Department of Public Policy and Administration
The Master of Public Administration (MPA) degree provides students with knowledge and skills needed for professional careers in public service. MPA students learn new techniques and add to their expertise in organizational and program management, policy analysis, and related areas with emphasis on policy and administrative issues in the North. Students specialize in one of the following emphasis areas: Public Management, Policy Analysis, Health Administration, or Criminal Justice.
Focus Areas and Core Curriculum
The Public Management emphasis is designed for those working for or planning to work for executive agencies of local, state, and federal government; for private, non-profit organizations; and in government relations units of private corporations. It provides basic tools of public management, understanding of the structure and processes of public organizations, and the history and context of the field of public administration.
6 hours of elective plus
The Health Administration emphasis prepares students to function as health administrators in state, local, or federal agencies, non-profit organizations, and private companies that do health-related work. Students develop knowledge and skills necessary for effective public management in the health care area: planning, decision-making, and managing people, money and programs.
3 hours of electives plus
The Policy Analysis emphasis is intended to provide the provide the professional staffs of executive and legislative departments of local, state, and federal governments with the capability to analyze the effects of a broad range of actual or hypothetical government policies. It emphasizes the application of economic analysis and other quantitative and qualitative methods to Alaska and national policy issues.
9 hours of electives plus
The Criminal Justice Emphasis provides graduates with the theoretical basis for management careers in the field of criminal justice. Students develop knowledge and skills necessary for effective public management: planning and decision making, managing people, money and programs. These skills are applicable in a wide spectrum of employment areas in law enforcement and the criminal justice system; and also prepare graduates seeking to earn a terminal degree in justice administration.
3 hours of electives plus
The UAA MPA Program is also now offering dual emphasis degrees! This will allow students to maximize their interests, and diversify their education, allowing for the best future career options. For more information please contact our graduate programs office: (907) 786-4171 or email@example.com.

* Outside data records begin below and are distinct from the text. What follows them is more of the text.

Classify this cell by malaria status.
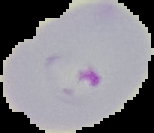
Parasitized.

Summary:
  - Image type: segmented cell region on a black background
  - Image size: 154×133 pixels
  - Preparation: thin blood film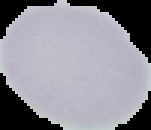

Summary:
  - Preparation: thin blood smear
  - Image size: 151×130 pixels
  - Image type: segmented cell region with the area outside set to black
  - Result: no malaria parasites detected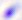

Micrograph. Toxoplasma gondii is shown. Captured at 400x magnification.Classify this cell by malaria status.
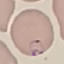
Parasitized.

capture = smartphone through the microscope eyepiece
stain = Giemsa
image type = cell patch, automatically extracted from a larger field of view and resized to 64 × 64 pixels
preparation = thin blood film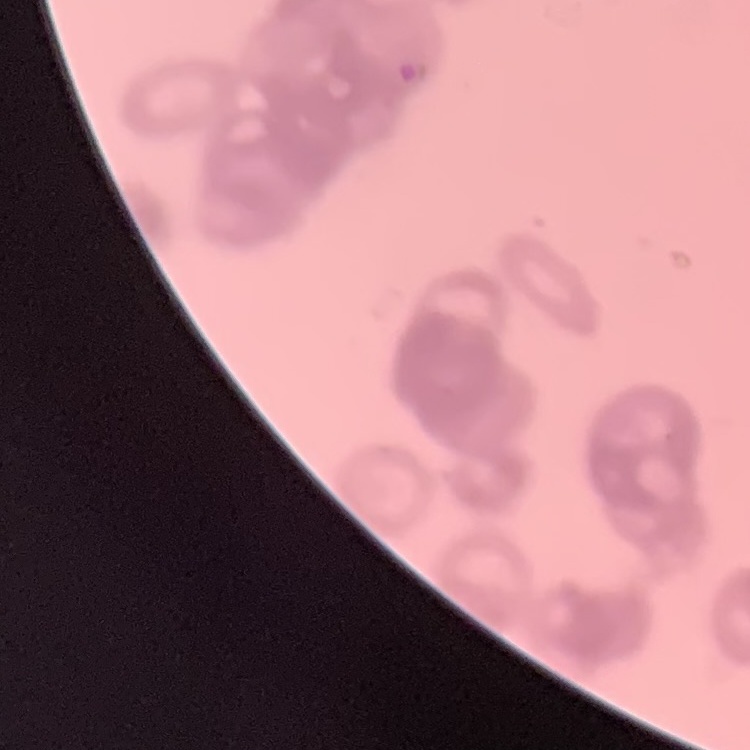

Summary:
  - Red blood cell morphology: rouleaux formation
  - Image type: square crop of a larger photomicrograph
  - Stain: Field's or Giemsa
  - Preparation: thin blood smearOutline each blood parasite and name the species.
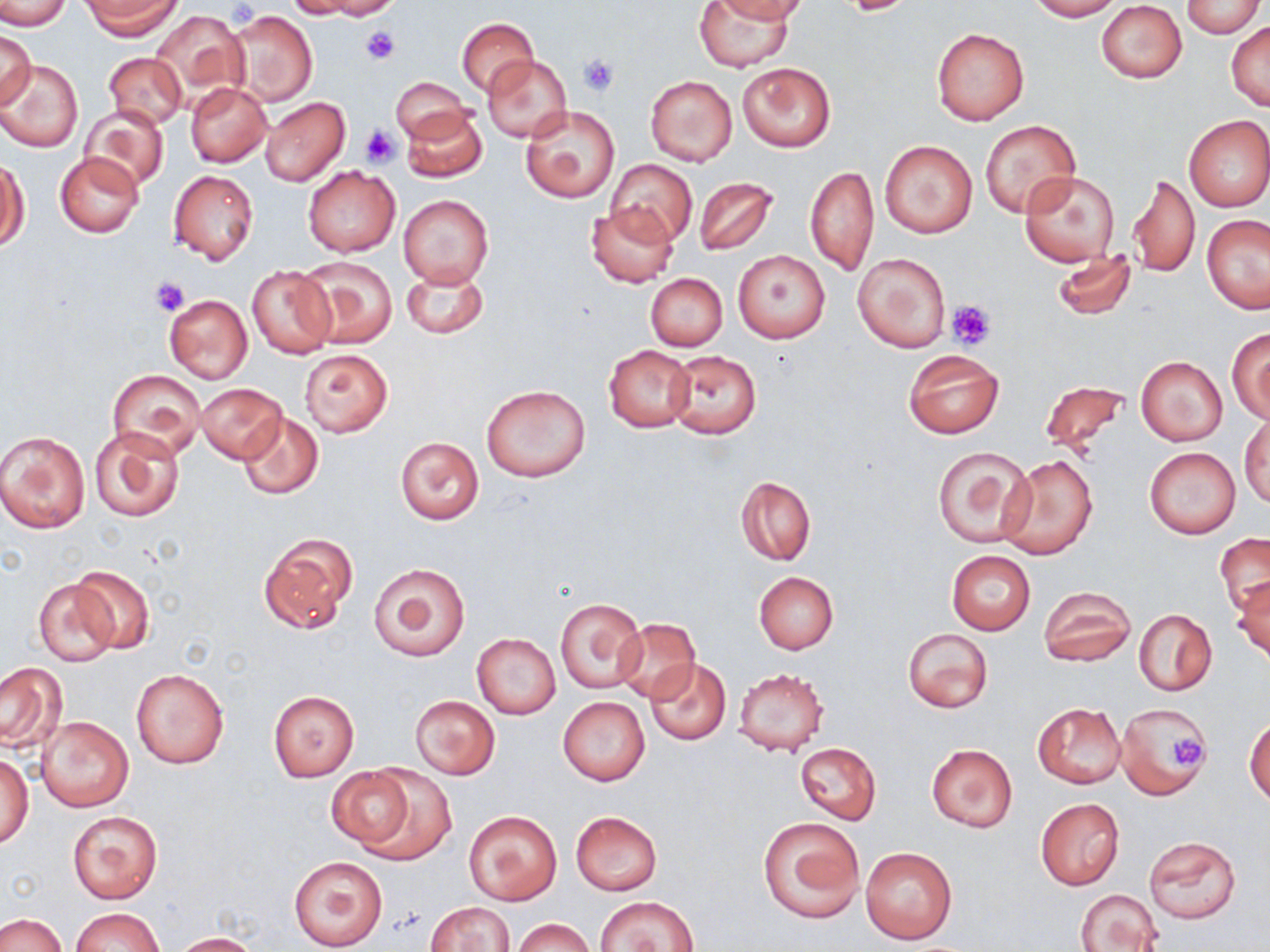
No blood parasites observed.

Summary:
  - Coordinate format: approximate bounding boxes as (x1, y1, x2, y2) in pixels
  - Uninfected red blood cell locations: (0, 0, 71, 30), (84, 0, 179, 38), (284, 0, 370, 18), (318, 0, 398, 19), (695, 0, 796, 72), (712, 0, 805, 22), (1026, 0, 1122, 20), (1182, 0, 1264, 38), (1097, 2, 1187, 83), (226, 10, 317, 107), (151, 11, 246, 104), (455, 18, 538, 96), (1226, 20, 1270, 111), (931, 27, 1030, 125), (2, 28, 36, 111), (103, 53, 187, 129), (482, 55, 572, 142), (0, 59, 83, 152), (736, 62, 836, 151), (645, 75, 738, 167), (391, 78, 471, 144), (186, 82, 271, 167), (260, 97, 350, 186), (520, 105, 619, 203), (80, 106, 169, 191), (402, 107, 487, 183), (1183, 114, 1270, 212), (981, 119, 1079, 218), (879, 140, 979, 237), (54, 152, 143, 238), (1, 157, 29, 251), (606, 159, 696, 246), (805, 166, 877, 276), (303, 167, 399, 257), (167, 169, 259, 266), (1020, 170, 1119, 267), (1128, 175, 1200, 278), (693, 177, 778, 256), (399, 194, 493, 289), (585, 204, 677, 287), (1202, 214, 1270, 313), (734, 250, 829, 344), (1051, 250, 1138, 319), (853, 252, 950, 353), (297, 255, 398, 349), (402, 264, 488, 339), (247, 265, 335, 358), (644, 273, 727, 351), (164, 294, 253, 384), (1227, 328, 1270, 424), (604, 344, 696, 432), (903, 349, 1004, 438), (300, 350, 392, 436), (667, 350, 761, 438), (1135, 355, 1228, 446), (107, 370, 205, 460), (1040, 379, 1132, 462), (196, 383, 286, 463), (481, 383, 591, 482), (238, 412, 324, 499), (1240, 416, 1269, 509), (90, 427, 185, 522), (0, 430, 90, 533), (395, 437, 484, 524), (932, 444, 1037, 548), (1145, 447, 1240, 538), (998, 456, 1097, 559), (736, 476, 816, 565), (257, 532, 357, 634), (1215, 533, 1270, 616), (945, 550, 1037, 635), (368, 560, 471, 661), (69, 565, 156, 654), (753, 571, 838, 654), (1231, 577, 1269, 668), (34, 578, 122, 668), (1038, 586, 1136, 668), (555, 597, 646, 693), (1134, 610, 1216, 695), (611, 619, 701, 705), (902, 627, 993, 714), (471, 633, 561, 719), (644, 658, 730, 744), (0, 661, 67, 753), (131, 667, 230, 769), (734, 668, 829, 756), (268, 690, 359, 780), (410, 695, 500, 778), (558, 696, 650, 785), (1033, 702, 1126, 788), (1115, 704, 1212, 798), (38, 716, 134, 813), (1245, 716, 1270, 808), (794, 742, 881, 825), (925, 744, 1018, 833), (1, 750, 33, 850), (326, 766, 418, 852), (355, 766, 457, 866), (1035, 798, 1124, 890), (463, 810, 563, 906), (67, 811, 163, 903), (570, 811, 662, 895), (759, 818, 863, 923), (1143, 836, 1243, 926), (860, 846, 958, 945), (289, 856, 388, 950), (1075, 889, 1164, 952), (596, 896, 698, 951), (426, 901, 515, 951), (72, 908, 164, 952), (0, 913, 66, 952), (513, 918, 593, 952), (173, 932, 260, 951)
  - Platelet locations: (843, 0, 911, 17), (359, 26, 400, 65), (576, 54, 620, 96), (360, 124, 401, 167), (151, 277, 190, 316), (946, 300, 994, 349), (1162, 731, 1209, 772)
  - Slide-level diagnosis: no evidence of blood parasites
  - Magnification: 1000x
  - Modality: optical microscopy
  - Image size: 1270×952 pixels
  - Preparation: thin blood smear
  - Stain: May-Grünwald-Giemsa
  - Field of view: single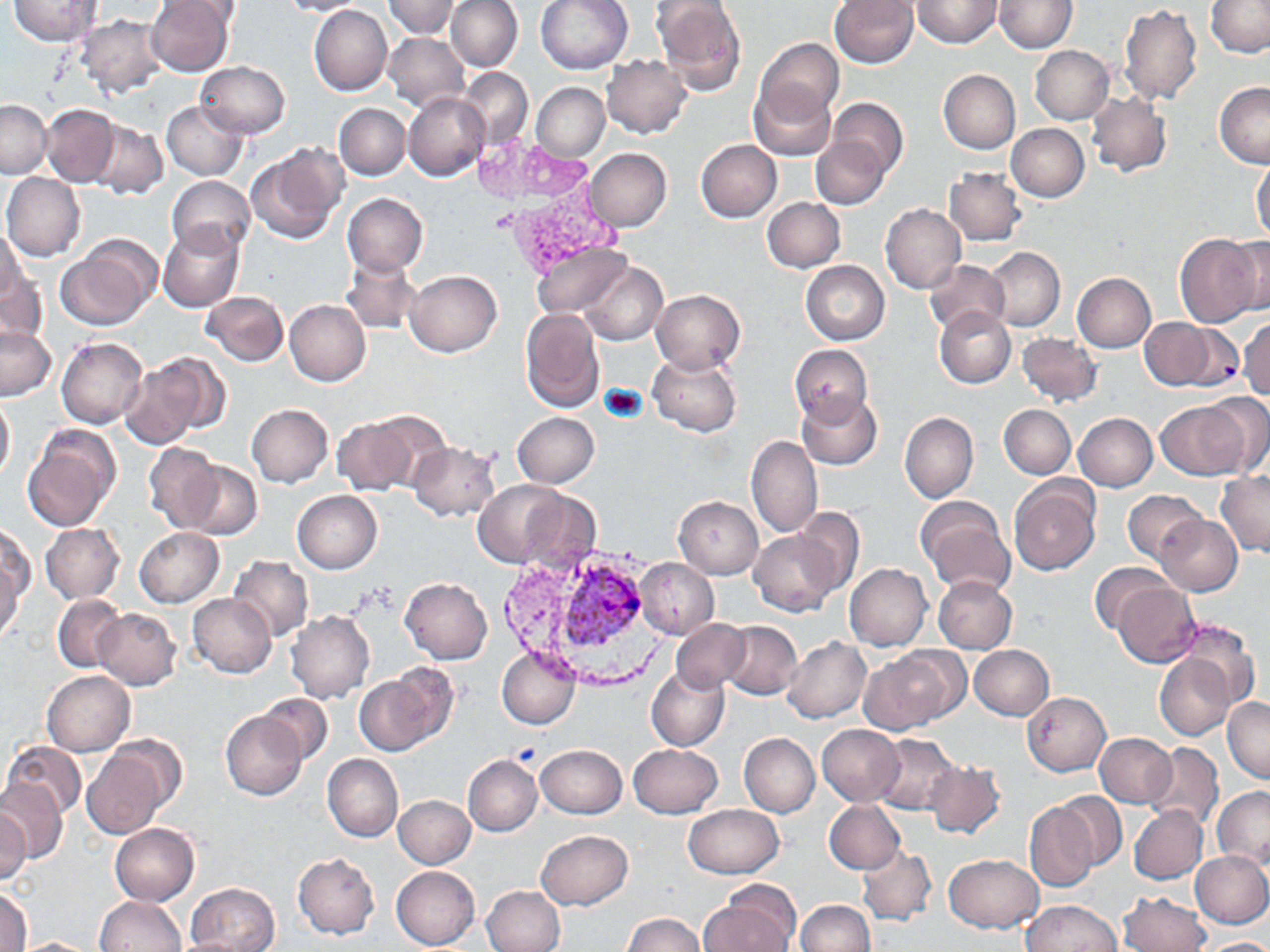

Approximate bounding boxes as (x1,y1)-(x2,y2) corner pairs in pixels. Plasmodium vivax-infected red blood cell locations: (557,564)-(647,657). Uninfected red blood cell locations: (8,0)-(103,46), (146,0)-(236,76), (276,0)-(370,17), (385,0)-(460,38), (446,0)-(523,72), (535,0)-(633,74), (651,0)-(747,95), (831,0)-(919,69), (912,0)-(1002,48), (159,1)-(241,29), (994,1)-(1077,52), (1206,1)-(1270,58), (309,4)-(393,96), (1120,4)-(1202,106), (76,13)-(167,98), (383,32)-(469,111), (756,38)-(843,123), (1029,44)-(1115,124), (601,56)-(692,138), (196,61)-(289,137), (458,69)-(533,146), (939,70)-(1020,153), (1216,82)-(1270,168), (531,83)-(609,161), (748,83)-(835,162), (404,92)-(490,181), (1087,93)-(1171,175), (827,98)-(908,178), (0,99)-(52,177), (162,100)-(248,180), (334,103)-(410,180), (42,104)-(119,187), (93,112)-(246,188), (91,120)-(167,198), (1006,124)-(1089,202), (812,136)-(890,209), (695,139)-(782,222), (248,144)-(347,243), (585,148)-(672,231), (1251,161)-(1270,243), (944,167)-(1025,247), (2,174)-(85,261), (167,175)-(256,256), (342,193)-(428,276), (762,197)-(845,272), (881,205)-(966,294), (158,223)-(244,312), (0,224)-(25,310), (1175,233)-(1266,327), (1223,234)-(1270,318), (56,241)-(158,330), (532,243)-(632,319), (984,248)-(1065,331), (342,254)-(423,332), (924,260)-(1010,336), (800,261)-(890,345), (579,262)-(667,344), (0,263)-(47,348), (404,270)-(501,357), (1073,273)-(1156,352), (651,290)-(744,373), (202,292)-(287,365), (284,300)-(370,385), (933,307)-(1015,389), (520,309)-(605,411), (1140,318)-(1213,390), (1238,318)-(1270,399), (1173,322)-(1243,391), (1,326)-(55,400), (1019,332)-(1102,407), (57,338)-(147,429), (790,343)-(872,425), (648,350)-(742,437), (126,354)-(224,449), (1198,391)-(1270,475), (0,393)-(14,484), (797,394)-(882,470), (1154,400)-(1250,480), (247,404)-(333,487), (999,404)-(1075,478), (512,411)-(599,488), (900,412)-(978,502), (1074,413)-(1157,491), (331,417)-(423,495), (22,425)-(119,531), (746,435)-(823,538), (408,442)-(499,519), (143,443)-(224,532), (180,461)-(262,540), (1215,470)-(1270,557), (473,479)-(567,566), (1010,479)-(1100,577), (508,485)-(603,574), (1122,490)-(1205,563), (292,491)-(382,573), (674,497)-(763,578), (917,497)-(1012,594), (792,508)-(865,593), (1156,514)-(1242,595), (1,524)-(36,604), (41,524)-(124,603), (135,527)-(224,607), (749,527)-(842,617), (228,555)-(313,641), (636,558)-(718,640), (0,559)-(25,646), (844,563)-(932,650), (1088,564)-(1173,635), (933,575)-(1015,653), (400,578)-(492,663), (1112,582)-(1201,668), (187,594)-(276,677), (52,595)-(127,672), (94,608)-(181,690), (287,611)-(373,703), (671,620)-(748,690), (721,621)-(801,700), (782,637)-(871,723), (970,644)-(1053,720), (496,645)-(580,729), (863,648)-(963,732), (1154,652)-(1235,739), (646,666)-(730,750), (355,667)-(453,755), (41,670)-(135,756), (1022,692)-(1110,775), (256,694)-(333,766), (1223,696)-(1269,783), (220,710)-(306,800), (817,723)-(905,806), (740,733)-(819,817), (1093,733)-(1177,808), (103,734)-(188,814), (873,734)-(961,815), (2,740)-(87,819), (1144,741)-(1224,830), (535,744)-(627,817), (629,744)-(722,817), (83,749)-(166,839), (322,754)-(402,842), (463,755)-(541,836), (925,760)-(1004,838), (0,779)-(67,863), (1210,786)-(1270,870), (1053,791)-(1128,872), (392,795)-(475,869), (824,800)-(905,873), (1024,801)-(1098,891), (684,804)-(782,878), (0,805)-(31,887), (1129,805)-(1207,884), (109,822)-(200,906), (536,830)-(632,909), (857,847)-(937,926), (1190,850)-(1270,928), (293,852)-(379,938), (943,854)-(1044,932), (391,866)-(479,950), (186,883)-(278,951), (482,885)-(564,952), (0,887)-(32,951), (702,887)-(801,951), (1119,892)-(1209,952), (94,896)-(186,952), (796,900)-(874,952), (1023,900)-(1121,951), (624,914)-(704,952), (10,938)-(103,951), (1197,938)-(1270,951). Slide-level diagnosis: Plasmodium vivax. May-Grünwald-Giemsa stain. Single field of view. Image is 1270×952 pixels. Thin blood film. Captured at 1000x magnification. Optical microscopy.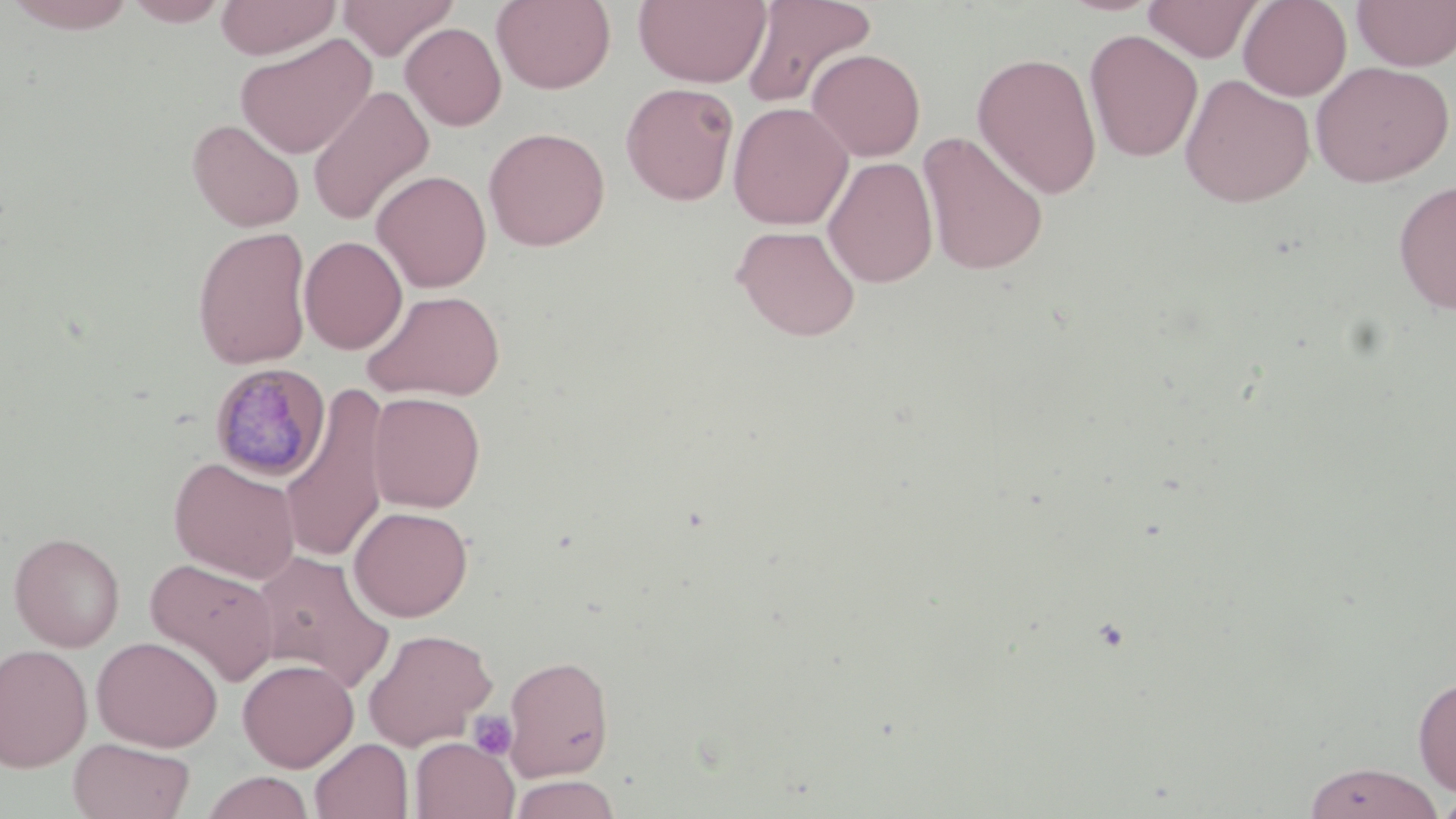

Approximate bounding boxes as (x1, y1, x2, y2) in pixels. Uninfected red blood cell locations: (1, 0, 141, 33), (122, 0, 233, 26), (215, 0, 341, 60), (336, 0, 458, 61), (491, 0, 616, 93), (633, 0, 771, 88), (740, 0, 878, 109), (1238, 0, 1352, 101), (1352, 0, 1456, 70), (1143, 1, 1264, 62), (400, 22, 507, 131), (1083, 30, 1203, 162), (235, 33, 376, 159), (807, 49, 926, 162), (972, 51, 1103, 199), (1310, 61, 1454, 187), (1179, 73, 1315, 207), (620, 82, 739, 206), (307, 85, 434, 226), (728, 102, 853, 230), (187, 118, 304, 232), (483, 126, 611, 251), (917, 131, 1050, 276), (823, 156, 938, 289), (371, 170, 492, 292), (1393, 179, 1456, 315), (731, 224, 861, 342), (192, 226, 313, 370), (299, 236, 407, 354), (361, 289, 505, 402), (282, 386, 391, 564), (367, 391, 486, 512), (168, 456, 301, 583), (349, 505, 474, 622), (8, 532, 125, 652), (250, 550, 393, 692), (145, 557, 280, 687), (362, 627, 497, 749), (92, 635, 223, 752), (0, 644, 93, 771), (502, 654, 615, 781), (237, 658, 358, 772), (1413, 675, 1456, 796), (68, 737, 195, 819), (410, 737, 519, 819), (310, 739, 414, 819), (1303, 762, 1445, 819), (200, 771, 315, 819), (509, 774, 621, 819), (1435, 791, 1456, 818). Platelet locations: (468, 710, 518, 760). Plasmodium malariae-infected red blood cell locations: (209, 363, 331, 482). Slide-level diagnosis: Plasmodium malariae. 1000x magnification. Thin blood smear. May-Grünwald-Giemsa stain. Image is 1456×819 pixels. One field of a larger specimen. Optical microscopy.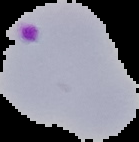
From a thin blood smear. Result: Plasmodium parasites identified. The area outside the segmented cell region is set to black. Image is 139×142 pixels.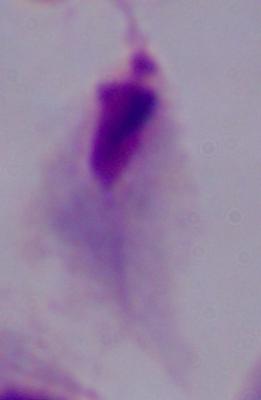
magnification = 1000x
identification = trichomonad
modality = micrograph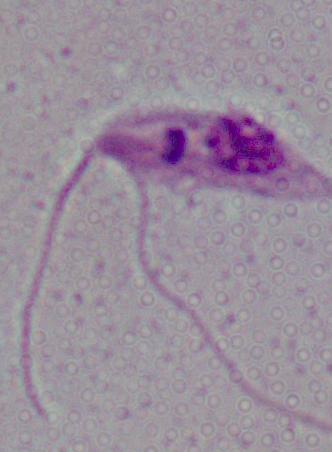
Summary:
  - Magnification: 1000x
  - Modality: micrograph
  - Identification: Leishmania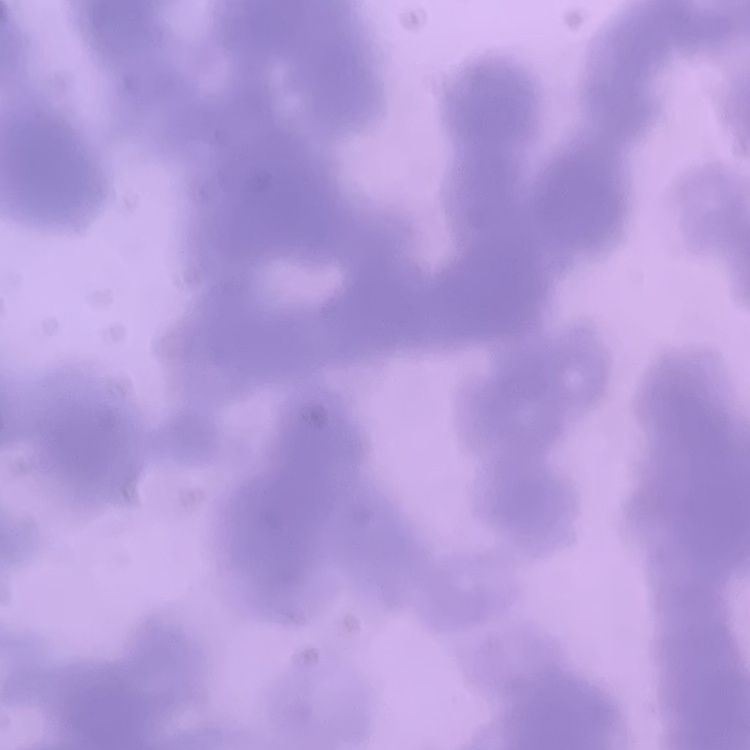

erythrocyte morphology = rouleaux formation
stain = Field's or Giemsa
image type = square crop of a larger photomicrograph
preparation = thin blood smear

Public Administration Core Classes and Descriptions
PADM 601 Introduction to Pub Admin (Fall & Spring)
This introductory course gives an overview of the field of public administration and develops the analytical skills necessary for graduate studies. Emphasis is on understanding the underlying issues such as power, decision-making, ways of knowing, measurement, organizational structure, accountability, and learning to use the theoretical models in actual situations.
PADM 602 – Seminar In Public Management(Fall & Spring)
This is a very hands on class in which students design projects relevant to their work which demonstrate their achievement of 11 learning objectives for time management; identifying personal management styles and values; developing personal work performance measures; creating management charts; interpersonal and group skills; and oral presentations.
PADM 604 – Research Methods in Administration(Spring)
This class covers empirical methods and techniques necessary for administrators to understand complex research on public issues. Emphasis is on design of research, data collection and analysis methods, survey sampling, and statistical analysis including use of computers in data analysis.
PADM 606 – The Policymaking Process(Fall)
After developing a general framework, this class focuses on specific aspects of policymaking. These include the process of setting the policy agenda; the impact of the various stakeholders in the policymaking process; the relationship between policy sciences and democracy; and finally, the role of citizens in the policymaking process.
PADM 620 – Internship in Administration/Policy(Offered as demand warrants)
Applied work experience in public administration or policy analysis. The course consists of the equivalent of three months of full-time work in an approved state, federal, local, or private agency, under the supervision of a senior agency employee in cooperation with a faculty advisor. An internship journal and a final internship report are required.
PADM 628 – Administration of Financial Resources(Spring)
Five general topics are covered in this class: budgeting, policymaking, accounting, financing, and managing. Specific topics covered include: types of budgets and stages in the budgetary process; the relationship of economics to public budgets; the different types of government funds and financial accounting systems; and different types of revenue sources for public agencies and non-profits. Cases will help managers deal with the technical and political challenges inherent in managing budgets in the public sector.
PADM 659 – Public Administration Capstone(Currently this is offered in the Spring. If you are interested in taking this during the Fall semester please email Dr. Greg Protasel GP@uaa.alaska.edu)
Capstone course for master of public administration program. Includes in-depth discussions of case studies illustrating problems of organizational change, decision making, problem solving, and the interrelated processes of policy formulation, implementation, and evaluation. Emphasis is on student participation, including presentation of a major policy or administrative report.
ECON 625 – Economics and Public Policy(Fall)
Examines economics both as a determinant of public policy and as a tool of public administration. Topics include how markets allocate resources; role of government in a market economy; market failures and responses to them; problems of efficiency vs. equity; and application of microeconomic tools to analysis of Alaska and national policy issues.